WHAT THIS TASK INVOLVES:
Please copy the Apartheid essay below from "My world has" to "a park bench.", substituting "El Alamein" for each "Tobruk".

EXCERPT PROVIDED:
____
My world has always been coloured by and in a world dominated by the political system of Apartheid- a world in which Nelson Rolihlahla Mandela was ever present in terms of his physical presence being incarcerated a mere few kilometres from where I lived and in fact during my life I had cause to visit the island prison no fewer than 15 times… This essay loosely tracks this strange world in which I and the “father of my nation” lived almost side by side yet truly, worlds apart.
In 1945 my father shipped back to South Africa
. He was not the same man that had left the shores of Cape Town some 3 years
earlier. Part of him remained in Tobruk, on the streets of Italy along with two
children he had seen, huddled together and frozen to death on a park bench.
Another part was left in the mud under the half-track that had almost taken his
life one August afternoon and which was to take his life at the age of 52, some
24 years later. And the tears that often welled up when he sat in silence,
hunched over his reel to reel tape recorder trying to make sense of his life
some year later, were those tears reserved for his partner whose head had
disappeared from a dum- dum bullet that had shattered the windscreen of the military
vehicle they were travelling in. I was to be born some 7 years after he stood
at the dock in Cape Town along with others of the Sappers that had returned.
____
SUPPLIED MATERIAL:
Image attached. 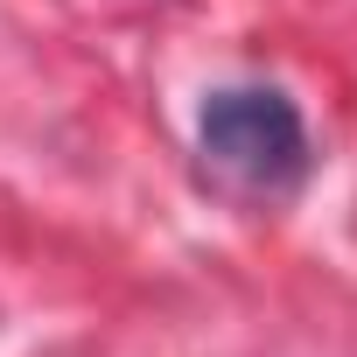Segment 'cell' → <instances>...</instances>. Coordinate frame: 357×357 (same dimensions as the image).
____
ANSWER BELOW:
My world has always been coloured by and in a world dominated by the political system of Apartheid- a world in which Nelson Rolihlahla Mandela was ever present in terms of his physical presence being incarcerated a mere few kilometres from where I lived and in fact during my life I had cause to visit the island prison no fewer than 15 times… This essay loosely tracks this strange world in which I and the “father of my nation” lived almost side by side yet truly, worlds apart.
In 1945 my father shipped back to South Africa
. He was not the same man that had left the shores of Cape Town some 3 years
earlier. Part of him remained in El Alamein, on the streets of Italy along with two
children he had seen, huddled together and frozen to death on a park bench.